Kelvin's little shop had been his grandfather's, and while town had encroached, and it wasn't exactly a trading post anymore, the place was still a ways out of town, next to a truck stop and a café that served things like blue corn pancakes. There wasn't much in the way of New Age salons and crunchy-granola vegan restaurants, and that was what pulled the tourists in.
He had three more customers before closing time, and the last, a pair of blue-haired snowbirds, were still trolling for bargains when it was time to lock up.
"I don't polish the old pawn," Kelvin was saying when the bell over the door jingled again, a long-legged cowboy walking into shop.
"Uh..." Kelvin tried to focus on the old lady's faded blue eyes, but he couldn't seem to take his own eyes off of the man who stood just inside the door, doffing his hat and turning it in his hands. Over and over.
"Right.
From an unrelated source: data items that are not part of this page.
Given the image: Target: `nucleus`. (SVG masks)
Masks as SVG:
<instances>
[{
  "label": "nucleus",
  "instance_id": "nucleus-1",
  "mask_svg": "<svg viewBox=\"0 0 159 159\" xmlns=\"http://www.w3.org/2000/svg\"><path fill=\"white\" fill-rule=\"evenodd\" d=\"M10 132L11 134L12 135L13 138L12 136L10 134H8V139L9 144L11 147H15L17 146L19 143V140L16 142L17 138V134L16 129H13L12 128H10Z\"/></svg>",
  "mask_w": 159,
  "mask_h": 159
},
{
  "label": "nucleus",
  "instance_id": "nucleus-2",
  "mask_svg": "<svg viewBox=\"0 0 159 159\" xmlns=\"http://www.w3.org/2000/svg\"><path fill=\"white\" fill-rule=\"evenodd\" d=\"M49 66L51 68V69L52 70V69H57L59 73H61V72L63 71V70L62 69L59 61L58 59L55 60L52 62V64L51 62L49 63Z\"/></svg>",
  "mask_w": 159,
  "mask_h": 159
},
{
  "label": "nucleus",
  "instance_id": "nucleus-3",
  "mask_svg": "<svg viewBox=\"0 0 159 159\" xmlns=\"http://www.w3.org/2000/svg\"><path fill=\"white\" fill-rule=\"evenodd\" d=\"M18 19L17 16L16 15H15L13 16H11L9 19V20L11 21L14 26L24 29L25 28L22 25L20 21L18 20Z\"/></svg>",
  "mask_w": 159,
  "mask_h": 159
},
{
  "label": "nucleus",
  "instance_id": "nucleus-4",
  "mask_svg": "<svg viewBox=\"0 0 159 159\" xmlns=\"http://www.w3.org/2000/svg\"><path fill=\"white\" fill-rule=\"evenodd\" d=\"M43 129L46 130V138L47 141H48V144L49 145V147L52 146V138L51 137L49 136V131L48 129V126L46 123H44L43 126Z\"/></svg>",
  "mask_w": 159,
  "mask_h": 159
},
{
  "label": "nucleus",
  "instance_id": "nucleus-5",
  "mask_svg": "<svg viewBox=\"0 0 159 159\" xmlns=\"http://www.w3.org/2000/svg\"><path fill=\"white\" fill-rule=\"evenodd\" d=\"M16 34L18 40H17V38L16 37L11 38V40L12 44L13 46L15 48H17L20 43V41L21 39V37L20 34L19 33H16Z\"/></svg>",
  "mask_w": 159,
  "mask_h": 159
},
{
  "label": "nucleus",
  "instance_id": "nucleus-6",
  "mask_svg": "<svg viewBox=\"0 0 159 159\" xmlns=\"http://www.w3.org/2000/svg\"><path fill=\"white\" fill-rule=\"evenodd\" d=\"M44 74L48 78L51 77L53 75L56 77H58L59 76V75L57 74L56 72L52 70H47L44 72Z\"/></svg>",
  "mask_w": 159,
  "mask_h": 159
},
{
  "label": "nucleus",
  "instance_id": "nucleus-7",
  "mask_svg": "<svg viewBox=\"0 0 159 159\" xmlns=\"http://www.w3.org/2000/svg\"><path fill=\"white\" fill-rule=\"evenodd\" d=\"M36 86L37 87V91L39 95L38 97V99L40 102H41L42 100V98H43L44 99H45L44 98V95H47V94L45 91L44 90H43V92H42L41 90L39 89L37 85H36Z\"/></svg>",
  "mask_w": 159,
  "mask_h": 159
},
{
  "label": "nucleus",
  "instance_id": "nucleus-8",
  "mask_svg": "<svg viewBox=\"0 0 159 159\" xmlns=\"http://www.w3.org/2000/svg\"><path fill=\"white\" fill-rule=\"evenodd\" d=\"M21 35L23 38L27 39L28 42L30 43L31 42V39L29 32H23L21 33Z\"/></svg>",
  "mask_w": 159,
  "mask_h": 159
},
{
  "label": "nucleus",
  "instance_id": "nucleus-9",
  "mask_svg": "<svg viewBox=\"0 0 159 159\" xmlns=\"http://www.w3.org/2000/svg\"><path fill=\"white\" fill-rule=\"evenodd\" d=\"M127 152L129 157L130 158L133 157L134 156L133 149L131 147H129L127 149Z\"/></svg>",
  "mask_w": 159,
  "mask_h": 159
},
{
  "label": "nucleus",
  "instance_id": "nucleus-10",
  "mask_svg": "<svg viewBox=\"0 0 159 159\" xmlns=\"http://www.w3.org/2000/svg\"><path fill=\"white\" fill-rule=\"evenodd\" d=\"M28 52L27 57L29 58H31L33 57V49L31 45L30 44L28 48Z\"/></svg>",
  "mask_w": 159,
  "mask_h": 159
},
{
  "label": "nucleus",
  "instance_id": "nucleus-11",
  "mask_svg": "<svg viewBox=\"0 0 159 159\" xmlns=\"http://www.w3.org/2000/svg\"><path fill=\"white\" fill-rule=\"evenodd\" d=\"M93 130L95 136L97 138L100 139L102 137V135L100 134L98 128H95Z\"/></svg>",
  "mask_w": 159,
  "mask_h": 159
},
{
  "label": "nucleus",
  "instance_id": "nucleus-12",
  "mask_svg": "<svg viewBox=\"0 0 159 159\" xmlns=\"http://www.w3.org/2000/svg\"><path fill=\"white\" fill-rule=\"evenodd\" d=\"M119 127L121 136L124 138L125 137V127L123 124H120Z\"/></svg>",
Well, if you polish it before your client indicates whether they want you to, it's like refinishing antique furniture. Some people say you're removing a layer of history. There's a whole school of thought that you ought to leave the echoes of the past on any object that has meaning."
He gave the couple an ingratiating smile, trying hard not to overplay his hand. By the time he left and he locked the door, he'd sold them three hundred dollars in old dreams.
The cowboy had hardly moved, except for those brown hands turning that hat.
"Am I getting locked in for the night now?" the man finally asked, smiling a little. Lines crinkled up around the most shocking pair of blue eyes that Kelvin had ever seen.
"Only if you want to," Kelvin replied with a wink. Then he sobered. "I'm happy to stay and help with whatever you need. I just needed to lock up so I don't get anyone else in."
"All righty, then." The cowboy nodded, shifting from foot to foot. He was one of those guys who had skinny legs, all the way up to his neck, and he wore Wranglers that fit like a second skin. He reminded Kelvin of the late Chris LeDoux, including the eye lines and the aw-shucks smile.
"So, what can I do for you?" By force of will alone, Kelvin kept from adding things like, 'suck you?' or 'lick you all over?'. He did love a cowboy.